Ingestion needs just 2 LLM calls per PDF (not per page) - one to identify opaque headings, one to augment them. At query time, it averages around 3 LLM calls (filter extraction, section routing, answer generation), so the total cost per question is a fraction of what PageIndex uses. It's not as accurate as PageIndex's 98.7%, but this is a proof of concept - and the fact that such a simple system handles 82% of FinanceBench correctly suggests there's a lot of room to push this further, whether by improving the routing itself or combining it with a vector-based fallback for the tougher queries it can't handle on its own.
| Approach | Accuracy | Infrastructure |
|---|---|---|
| v1 - Chunk + Hybrid Search | 64.4% | OpenSearch, Embedding |
| v2 - Tree-Based Routing | 82.0% | SQLite only, no Embedding or Vector DB |
The key insight is that SEC filings (and many professional documents) have well-structured, self-explanatory section headings. When a human analyst looks for "goodwill impairment", they don't read the whole filing - they check the table of contents, go to the notes section, and find the relevant note. v2 does the same thing.

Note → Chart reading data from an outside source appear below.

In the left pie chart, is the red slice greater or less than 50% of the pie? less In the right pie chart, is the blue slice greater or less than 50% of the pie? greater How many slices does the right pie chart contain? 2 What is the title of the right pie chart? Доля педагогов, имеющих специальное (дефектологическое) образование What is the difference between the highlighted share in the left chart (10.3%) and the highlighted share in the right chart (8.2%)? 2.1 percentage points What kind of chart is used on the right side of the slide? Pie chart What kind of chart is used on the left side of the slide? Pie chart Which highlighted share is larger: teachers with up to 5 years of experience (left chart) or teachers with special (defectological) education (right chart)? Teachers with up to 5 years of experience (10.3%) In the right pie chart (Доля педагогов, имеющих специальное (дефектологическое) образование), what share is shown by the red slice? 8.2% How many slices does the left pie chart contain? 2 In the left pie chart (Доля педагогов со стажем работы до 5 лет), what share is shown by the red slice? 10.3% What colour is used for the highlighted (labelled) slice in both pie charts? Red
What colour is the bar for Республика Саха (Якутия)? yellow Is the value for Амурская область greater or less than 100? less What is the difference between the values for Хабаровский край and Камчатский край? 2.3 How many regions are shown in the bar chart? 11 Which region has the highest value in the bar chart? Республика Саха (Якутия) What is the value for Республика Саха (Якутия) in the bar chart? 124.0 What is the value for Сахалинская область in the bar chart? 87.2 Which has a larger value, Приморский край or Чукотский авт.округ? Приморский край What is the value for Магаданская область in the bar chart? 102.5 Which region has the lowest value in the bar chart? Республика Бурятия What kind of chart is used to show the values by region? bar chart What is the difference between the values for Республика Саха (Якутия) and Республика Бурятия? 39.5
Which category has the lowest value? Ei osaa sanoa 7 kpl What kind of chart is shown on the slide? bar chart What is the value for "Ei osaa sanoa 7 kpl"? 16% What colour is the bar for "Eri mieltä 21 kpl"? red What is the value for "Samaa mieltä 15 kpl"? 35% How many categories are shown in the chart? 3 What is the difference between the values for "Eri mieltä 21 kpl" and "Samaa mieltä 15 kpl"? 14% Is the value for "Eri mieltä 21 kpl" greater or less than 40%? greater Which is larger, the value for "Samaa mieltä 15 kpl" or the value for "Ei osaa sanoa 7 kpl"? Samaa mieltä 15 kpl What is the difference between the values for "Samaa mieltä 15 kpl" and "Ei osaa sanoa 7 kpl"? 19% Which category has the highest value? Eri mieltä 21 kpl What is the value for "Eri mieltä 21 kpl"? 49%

This approach works well when:
- Document headings are descriptive and well-organized
- The content you need is localized in specific sections
- Questions map naturally to document structure (as financial questions do)
It would struggle with documents that have poor structure, ambiguous headings, or where answers are scattered across many unrelated sections.
This is a proof of concept. 82% on FinanceBench with such a simple system is encouraging - it shows that structure-aware retrieval handles most scenarios well. The 18% it gets wrong are mostly edge cases that a more sophisticated system could address:
- Hybrid v1+v2. Use v2's structural routing as the primary path, fall back to v1's embedding search when the router is uncertain or the question doesn't map cleanly to a section.
- Better heading augmentation. Currently a single LLM call per document. Richer heading descriptions (using section content previews) would help the router pick better.
- Cross-document reasoning. Neither approach handles questions that require comparing across multiple filings well.
- Section-level embeddings. Embed entire sections alongside the tree - useful when headings alone aren't descriptive enough for routing.
| Question Type | Accuracy |
|---|---|
| metrics-generated | 82.0% (41/50) |
| domain-relevant | 66.0% (33/50) |
| novel-generated | 44.9% (22/49) |
| Question Type | Accuracy |
|---|---|
| metrics-generated | 90.0% (45/50) |
| domain-relevant | 82.0% (41/50) |
| novel-generated | 73.5% (36/49) |
The biggest gains are on domain-relevant (+16%) and novel (+29%) questions - exactly where embedding similarity struggles but structural navigation shines.
FinRag/
common/ # Shared utilities
table_formatter.py # Structured table formatting (preserves column semantics)
eval_utils.py # LLM calls, judge, results I/O
v1/ # Chunk-based RAG (see v1/README.md)
ingestion/ # Chunker, embedder, indexer
data/ # OpenSearch index interface
retrieval/ # Query transform, hybrid search, reranker
pipeline.py # Ingestion entry point
eval.py # Evaluation
colab_chunk.ipynb
v2/ # Tree-based routing (see v2/README.md)
build_tree.py # Heading hierarchy extraction
augment_headings.py # LLM clarifies opaque headings
store.py # SQLite storage
retrieval.py # Section routing + answer generation
eval.py # Evaluation
colab_tree.ipynb
docker-compose.yaml # OpenSearch (v1 only)
setup_hybrid_search.sh # Hybrid search pipeline setup
pyproject.toml
- Python 3.11+
- OpenAI API key
- Pre-parsed Docling JSON files in
parsed_docs/(from financebench-parsed, or parse your own with Docling)
v1 (needs OpenSearch + GPU):
docker compose up -d
bash setup_hybrid_search.sh
python -m v1.pipeline --input-dir parsed_docs
python -m v1.index_from_jsonl
python -m v1.evalv2 (just needs OpenAI API key):
python -m v2.build_tree --input-dir parsed_docs
python -m v2.augment_headings
python -m v2.evalSee v1/README.md and v2/README.md for details.